Can a Font Be 'Woke'?
My posts on the blog are about education and technology and often about where those two topics cross. It is rare for politics to enter these posts, but obviously,y politics plays a role in education and technology.
In this ever-crazier federal administration, we find that the Department of State has recently declared a move away from so-called "woke" fonts.
WTF does this mean? The translation of "woke" in this context is "accessible." Apparently, Times New Roman is the preferred "unwoke" font.
The US government has long provided a whole suite of accessibility recommendations for its agencies. These include accessible design and universal design. They're all under Section508.gov. This past summer. The website said, "Accessibility is about more than compliance with standards. It’s about developing solutions to meet the needs of all users, with and without disabilities.
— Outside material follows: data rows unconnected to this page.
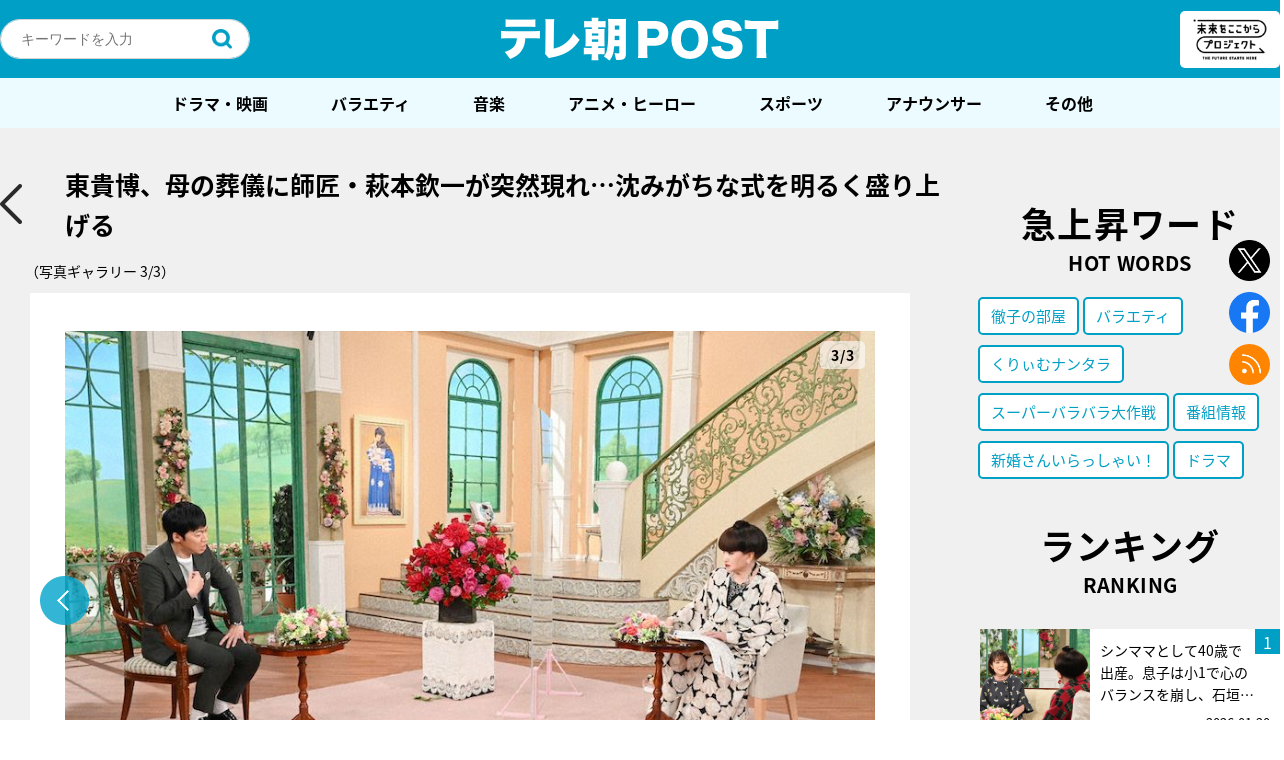

--- FILE ---
content_type: text/html; charset=utf-8
request_url: https://www.google.com/recaptcha/api2/aframe
body_size: 268
content:
<!DOCTYPE HTML><html><head><meta http-equiv="content-type" content="text/html; charset=UTF-8"></head><body><script nonce="OSQH1h68HeI4qKJ7OMBs4w">/** Anti-fraud and anti-abuse applications only. See google.com/recaptcha */ try{var clients={'sodar':'https://pagead2.googlesyndication.com/pagead/sodar?'};window.addEventListener("message",function(a){try{if(a.source===window.parent){var b=JSON.parse(a.data);var c=clients[b['id']];if(c){var d=document.createElement('img');d.src=c+b['params']+'&rc='+(localStorage.getItem("rc::a")?sessionStorage.getItem("rc::b"):"");window.document.body.appendChild(d);sessionStorage.setItem("rc::e",parseInt(sessionStorage.getItem("rc::e")||0)+1);localStorage.setItem("rc::h",'1769226254821');}}}catch(b){}});window.parent.postMessage("_grecaptcha_ready", "*");}catch(b){}</script></body></html>

--- FILE ---
content_type: application/javascript; charset=utf-8
request_url: https://fundingchoicesmessages.google.com/f/AGSKWxUnDAm6S35JPi7YKp-hvq0R5MNG8re4eXcHcgpbW3CiWOPjfnDnqJR_mRfxV7qPbyFLS2V1yVs1wZige8l-pZky-RYlhWvLReOjuIPi4sEbDCQPYvablgy0GdZcEiCtR_SIDd9aeBwc2g2MADwF47qSTO2ELkedkRjlUU3jJWTgVHHraC7DC8GvFQkb/_&adsrc==728x90&/ad-maven-/nativeads./adst.php
body_size: -1291
content:
window['760a04d1-9a5b-4a4d-a403-00ccfed7cd30'] = true;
Universal design, a concept now widely used in the private sector, provides a path for federal agencies to shift to this broader focus."
In December 2025, U.S. Secretary of State Marco Rubio issued a formal directive to revert the Department’s official font from Calibri back to Times New Roman.
While the "woke" terminology comes largely from media headlines and social commentary describing the move, Rubio's official memo explicitly linked the font change to the administration's broader push to dismantle DEIA (Diversity, Equity, Inclusion, and Accessibility) programs.
In a memo titled "Return to Tradition: Times New Roman 14-Point Font Required for All Department Paper," the Department argued that the previous switch to Calibri was a "wasteful" and "radical" initiative. Rubio stated the change was necessary to "restore decorum and professionalism" to official work products, arguing that Calibri was too "informal" and clashed with official letterheads.
The memo cited statistics showing that the number of accessibility remediation cases remained nearly identical before and after the change. A spokesperson stated the return to a serif font aligns with "President Trump’s One Voice for America’s Foreign Relations directive," emphasizing a unified, traditional image for the U.S. government.
More likely, the reverals has more to do with the fact that the Biden Administration in 2023 made the change because sans-serif fonts (Arial, Helvetica, Calibri et al) are generally easier for people with dyslexia or low vision to read on screens.
The current State Dept. labels the Biden change as a "wasteful DEIA program. Supporters of the reversal argue that government communications should look formal and authoritative, and that the previous administration's focus on "inclusive typography" was performative bureaucracy.
Critics (including disability advocates and typography experts) argue that the move ignores the technical benefits of sans-serif fonts for digital accessibility and that labeling a typeface as "woke" is an unnecessary politicization of basic office tools.
I care far less about what the default font might be, but I do care that in the time of war in the Ukraine, Israel and Gaza battles and other hotspots getting hotter around the globe, mass shootings, ICE raids on imigrants, and the U.S. economy continuing to fall, that the administration has the time and budget to care about fonts and reversing almost everything done by the previous aministration.